# Components:
→ Beef & Marinade
01 - 1 whole beef brisket, 4 to 5 pounds
02 - 2 tablespoons olive oil
03 - 2 teaspoons kosher salt
04 - 1 teaspoon black pepper
05 - 1 tablespoon smoked paprika
06 - 1 tablespoon dried thyme
07 - 1 teaspoon garlic powder
→ Vegetables & Aromatics
08 - 2 large onions, sliced
09 - 4 cloves garlic, minced
10 - 3 large carrots, cut into chunks
11 - 2 celery stalks, cut into chunks
→ Braising Liquid
12 - 2 cups beef broth
13 - 1 cup dry red wine
14 - 2 tablespoons tomato paste
15 - 2 tablespoons Worcestershire sauce
→ Mashed Sweet Potatoes
16 - 3 pounds sweet potatoes, peeled and cubed
17 - 4 tablespoons unsalted butter
18 - 1/3 cup heavy cream
19 - 1/2 teaspoon salt
20 - 1/4 teaspoon black pepper
# Directions:
01 - Set the oven to 325 degrees Fahrenheit to prepare for braising.
02 - Pat the brisket dry and coat it evenly with olive oil, kosher salt, black pepper, smoked paprika, dried thyme, and garlic powder.
03 - Heat oil in a Dutch oven over medium-high heat and sear the brisket on all sides until browned, approximately 5 minutes per side. Remove and set aside.
04 - Add onions, carrots, celery, and minced garlic to the pot and cook for 5 minutes until softened and aromatic.

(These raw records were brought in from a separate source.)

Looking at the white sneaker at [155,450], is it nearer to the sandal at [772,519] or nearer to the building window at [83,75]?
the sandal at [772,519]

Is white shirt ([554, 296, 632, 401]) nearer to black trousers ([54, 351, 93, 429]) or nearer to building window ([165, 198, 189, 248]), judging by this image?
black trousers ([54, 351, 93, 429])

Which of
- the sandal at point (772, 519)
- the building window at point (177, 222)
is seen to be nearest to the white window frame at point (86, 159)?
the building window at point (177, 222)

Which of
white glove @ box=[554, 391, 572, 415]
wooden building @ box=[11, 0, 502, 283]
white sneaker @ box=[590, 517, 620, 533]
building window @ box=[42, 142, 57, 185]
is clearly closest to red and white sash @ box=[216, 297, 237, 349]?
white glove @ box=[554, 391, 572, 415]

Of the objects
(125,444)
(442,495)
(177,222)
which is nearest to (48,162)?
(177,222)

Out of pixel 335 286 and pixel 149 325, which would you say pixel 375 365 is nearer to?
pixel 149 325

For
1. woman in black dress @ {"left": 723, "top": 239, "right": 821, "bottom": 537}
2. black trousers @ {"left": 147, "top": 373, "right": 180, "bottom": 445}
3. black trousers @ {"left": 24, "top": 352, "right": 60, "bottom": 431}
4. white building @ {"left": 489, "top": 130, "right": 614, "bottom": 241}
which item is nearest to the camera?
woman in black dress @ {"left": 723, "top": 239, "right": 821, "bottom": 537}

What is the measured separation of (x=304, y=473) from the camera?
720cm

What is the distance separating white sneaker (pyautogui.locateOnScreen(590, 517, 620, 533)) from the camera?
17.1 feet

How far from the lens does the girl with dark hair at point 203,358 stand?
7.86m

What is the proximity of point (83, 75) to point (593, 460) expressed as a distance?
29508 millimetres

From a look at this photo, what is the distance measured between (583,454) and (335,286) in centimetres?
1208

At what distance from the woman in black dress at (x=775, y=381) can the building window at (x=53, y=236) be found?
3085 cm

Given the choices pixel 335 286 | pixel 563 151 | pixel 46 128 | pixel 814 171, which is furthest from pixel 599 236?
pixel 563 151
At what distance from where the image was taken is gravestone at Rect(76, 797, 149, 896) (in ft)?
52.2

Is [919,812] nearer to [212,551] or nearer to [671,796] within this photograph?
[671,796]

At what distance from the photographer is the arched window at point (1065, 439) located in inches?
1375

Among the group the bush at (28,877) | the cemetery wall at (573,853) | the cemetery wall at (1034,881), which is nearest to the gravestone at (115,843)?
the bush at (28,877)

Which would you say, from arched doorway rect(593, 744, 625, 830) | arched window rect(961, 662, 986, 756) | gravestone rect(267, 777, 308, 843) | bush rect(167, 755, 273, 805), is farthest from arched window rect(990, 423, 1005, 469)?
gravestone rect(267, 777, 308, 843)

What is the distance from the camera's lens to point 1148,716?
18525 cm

05 - Incorporate tomato paste and cook for 1 minute, then pour in beef broth, red wine, and Worcestershire sauce. Bring to a simmer, scraping up browned bits from the bottom.
06 - Return the brisket to the pot with the fat side up, spoon vegetables and liquid over the top, cover tightly, and transfer to the oven. Braise for 3 to 3.5 hours until fork-tender.
07 - While brisket braises, boil sweet potatoes in salted water for 15 to 20 minutes until very tender, then drain thoroughly.
08 - Combine sweet potatoes with butter, heavy cream, salt, and pepper, mashing until smooth and creamy.
09 - Remove brisket from oven and let it rest for 10 to 15 minutes before slicing against the grain.
10 - Plate sliced brisket alongside braised vegetables and mashed sweet potatoes, spooning braising sauce over the meat.